Marc Staimer, president of Dragon Slayer Consulting, commented: “Up until now, multi-tiered storage was too costly, too slow, limited protocol support, and/or missing essential enterprise functionality. StorONE is solving this problem with [its] Enterprise Data Storage Platform at a very affordable price.”
Check out a StorONE auto-tiering demo video here.
StorONE’s vSNAP can now store up to 100,000 immutable snapshots on the disk drive tier, offering a recovery point every 60 seconds. It says v3.8 “supports rapid ransomware recovery with high RTO maintaining 12–36 months of snapshots in the HDD tier.”
Its vRAID uses erasure coding and protects against disk failures with the system returned “to a fully protected state in less than three hours, even when using high-density (20TB-plus) hard disk drives.”

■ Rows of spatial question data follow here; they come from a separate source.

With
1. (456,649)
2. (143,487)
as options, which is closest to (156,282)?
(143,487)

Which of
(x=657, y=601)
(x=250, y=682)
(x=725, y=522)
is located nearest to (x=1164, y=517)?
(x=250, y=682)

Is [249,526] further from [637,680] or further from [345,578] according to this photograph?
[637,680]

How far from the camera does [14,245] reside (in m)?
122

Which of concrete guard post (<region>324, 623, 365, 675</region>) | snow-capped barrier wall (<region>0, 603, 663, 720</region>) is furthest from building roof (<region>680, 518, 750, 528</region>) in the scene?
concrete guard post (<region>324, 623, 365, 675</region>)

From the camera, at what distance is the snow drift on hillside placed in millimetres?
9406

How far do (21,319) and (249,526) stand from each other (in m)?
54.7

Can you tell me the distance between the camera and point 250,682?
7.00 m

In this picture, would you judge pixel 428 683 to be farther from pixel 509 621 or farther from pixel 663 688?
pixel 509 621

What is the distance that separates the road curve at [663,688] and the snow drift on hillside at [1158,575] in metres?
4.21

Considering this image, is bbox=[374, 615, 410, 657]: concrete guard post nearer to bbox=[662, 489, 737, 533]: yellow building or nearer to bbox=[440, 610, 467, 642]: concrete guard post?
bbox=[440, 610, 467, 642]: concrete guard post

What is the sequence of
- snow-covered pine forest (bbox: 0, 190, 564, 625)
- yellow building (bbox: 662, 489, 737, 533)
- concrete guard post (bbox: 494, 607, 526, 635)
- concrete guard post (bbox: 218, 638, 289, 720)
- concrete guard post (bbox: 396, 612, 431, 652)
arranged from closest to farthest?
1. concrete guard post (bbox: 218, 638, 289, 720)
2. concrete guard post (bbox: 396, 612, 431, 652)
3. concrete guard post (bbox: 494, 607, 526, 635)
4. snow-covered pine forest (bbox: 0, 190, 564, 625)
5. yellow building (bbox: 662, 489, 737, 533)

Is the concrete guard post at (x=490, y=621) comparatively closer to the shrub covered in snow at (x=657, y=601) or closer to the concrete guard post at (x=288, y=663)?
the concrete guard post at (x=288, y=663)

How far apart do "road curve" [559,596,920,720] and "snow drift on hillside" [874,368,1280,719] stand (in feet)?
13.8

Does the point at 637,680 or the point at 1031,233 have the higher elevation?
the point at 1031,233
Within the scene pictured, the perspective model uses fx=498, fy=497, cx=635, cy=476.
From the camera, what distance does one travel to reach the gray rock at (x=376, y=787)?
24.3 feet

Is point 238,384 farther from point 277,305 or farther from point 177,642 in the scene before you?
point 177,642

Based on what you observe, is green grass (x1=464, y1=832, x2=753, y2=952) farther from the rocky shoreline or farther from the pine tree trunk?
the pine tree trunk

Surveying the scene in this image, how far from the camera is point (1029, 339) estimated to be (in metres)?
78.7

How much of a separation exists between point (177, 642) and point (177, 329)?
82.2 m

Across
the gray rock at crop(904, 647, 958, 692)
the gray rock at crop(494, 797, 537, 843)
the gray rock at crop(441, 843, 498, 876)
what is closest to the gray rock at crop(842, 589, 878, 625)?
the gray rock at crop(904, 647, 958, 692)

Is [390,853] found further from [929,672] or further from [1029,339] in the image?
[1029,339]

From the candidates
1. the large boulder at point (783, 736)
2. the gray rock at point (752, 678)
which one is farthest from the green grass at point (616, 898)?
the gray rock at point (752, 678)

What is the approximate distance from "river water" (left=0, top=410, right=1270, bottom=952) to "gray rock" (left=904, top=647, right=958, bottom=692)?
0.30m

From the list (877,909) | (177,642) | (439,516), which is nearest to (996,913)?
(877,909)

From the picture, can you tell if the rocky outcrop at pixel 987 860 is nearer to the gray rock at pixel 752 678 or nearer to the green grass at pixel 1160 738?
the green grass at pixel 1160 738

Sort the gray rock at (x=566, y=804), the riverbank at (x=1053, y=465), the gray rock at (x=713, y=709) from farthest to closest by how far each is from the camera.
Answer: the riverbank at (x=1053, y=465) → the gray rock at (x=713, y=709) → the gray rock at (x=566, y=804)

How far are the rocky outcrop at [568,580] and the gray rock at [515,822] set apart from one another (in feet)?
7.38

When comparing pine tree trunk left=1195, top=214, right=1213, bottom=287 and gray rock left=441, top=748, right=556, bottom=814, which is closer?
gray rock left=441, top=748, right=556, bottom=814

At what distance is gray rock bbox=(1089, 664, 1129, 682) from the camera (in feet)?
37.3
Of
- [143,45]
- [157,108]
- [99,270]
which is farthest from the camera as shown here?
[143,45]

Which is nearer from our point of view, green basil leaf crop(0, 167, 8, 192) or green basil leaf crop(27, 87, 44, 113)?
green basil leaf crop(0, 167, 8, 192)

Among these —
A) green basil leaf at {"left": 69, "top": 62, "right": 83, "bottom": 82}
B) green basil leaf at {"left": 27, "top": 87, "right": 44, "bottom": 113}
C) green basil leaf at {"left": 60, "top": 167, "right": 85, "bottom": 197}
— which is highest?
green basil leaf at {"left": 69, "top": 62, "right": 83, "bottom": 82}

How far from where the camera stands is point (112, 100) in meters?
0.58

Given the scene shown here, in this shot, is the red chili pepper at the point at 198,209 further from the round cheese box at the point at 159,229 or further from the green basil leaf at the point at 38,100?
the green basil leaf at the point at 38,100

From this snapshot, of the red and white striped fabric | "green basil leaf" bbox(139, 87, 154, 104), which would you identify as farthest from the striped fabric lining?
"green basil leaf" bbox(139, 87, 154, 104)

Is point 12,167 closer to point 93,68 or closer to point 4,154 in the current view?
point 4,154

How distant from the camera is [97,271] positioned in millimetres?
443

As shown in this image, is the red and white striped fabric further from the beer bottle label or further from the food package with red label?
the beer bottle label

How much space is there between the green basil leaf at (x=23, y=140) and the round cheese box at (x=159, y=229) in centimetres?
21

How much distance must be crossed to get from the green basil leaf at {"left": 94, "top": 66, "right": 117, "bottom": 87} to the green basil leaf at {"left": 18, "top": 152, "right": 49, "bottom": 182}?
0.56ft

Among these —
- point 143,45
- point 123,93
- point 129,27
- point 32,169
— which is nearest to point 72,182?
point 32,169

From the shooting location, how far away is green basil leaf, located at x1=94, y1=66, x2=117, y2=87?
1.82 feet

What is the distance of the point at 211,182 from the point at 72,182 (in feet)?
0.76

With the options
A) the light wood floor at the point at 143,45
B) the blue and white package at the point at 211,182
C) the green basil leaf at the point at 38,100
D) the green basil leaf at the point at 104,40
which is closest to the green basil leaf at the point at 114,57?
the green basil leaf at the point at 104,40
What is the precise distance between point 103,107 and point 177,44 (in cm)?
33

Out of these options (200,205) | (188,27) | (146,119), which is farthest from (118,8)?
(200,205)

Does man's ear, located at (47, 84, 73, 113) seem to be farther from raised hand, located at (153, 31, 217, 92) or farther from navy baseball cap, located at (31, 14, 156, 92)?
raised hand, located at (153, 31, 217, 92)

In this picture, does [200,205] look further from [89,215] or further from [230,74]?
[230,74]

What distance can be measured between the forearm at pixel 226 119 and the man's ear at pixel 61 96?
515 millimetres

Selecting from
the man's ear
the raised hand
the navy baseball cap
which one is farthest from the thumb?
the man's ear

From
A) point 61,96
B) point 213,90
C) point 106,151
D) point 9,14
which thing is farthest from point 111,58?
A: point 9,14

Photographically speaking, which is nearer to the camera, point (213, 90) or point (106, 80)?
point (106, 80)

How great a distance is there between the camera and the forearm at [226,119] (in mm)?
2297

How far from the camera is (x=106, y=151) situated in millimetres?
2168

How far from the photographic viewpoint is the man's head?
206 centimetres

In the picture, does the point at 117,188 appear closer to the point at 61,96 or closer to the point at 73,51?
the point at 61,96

The new software is said to strengthen data breach defenses, act as the last line of defense in detecting breaches, and enables rapid recovery in case of a malware attack.
Version 3.8 also delivers a new product installation capability, allowing for full deployment on-site without any cloud connection or the option to connect to the cloud for statistics and management purposes.
Comment
StorONE, apart from its initial $30 million A-round in 2012, has stayed well away from any other VC funding. It is growing its business organically, selling through resellers, and steadily and incrementally developing its software capabilities. Its CEO and co-founder has been in place since it was started in Israel in 2011, as has co-founder and CTO Raz Gordon. The business, now headquartered in New York, has talked about going public next year.
Naor founded and ran Storwize in Israel from 2004, developing real-time, in-line, data compression technology. He sold Storwize to IBM in 2010.
StorONE has not been run like VAST Data or Rubrik or Cohesity. It has steadfastly avoided using VC funds to chase hypergrowth and reminds us of Scale Computing – the hyperconverged startup focusing on edge use cases. Scale is an HCI survivor that has built a sustainable business by sticking to its knitting and not risking everything in a frenzied dash for growth. That seems similar to StorONE’s approach.
StorONE is an individualistic storage software supplier. It’s not glamorous, nor hyper-energetic, nor screaming about its wares – just getting on with building out its all-in-one storage array software.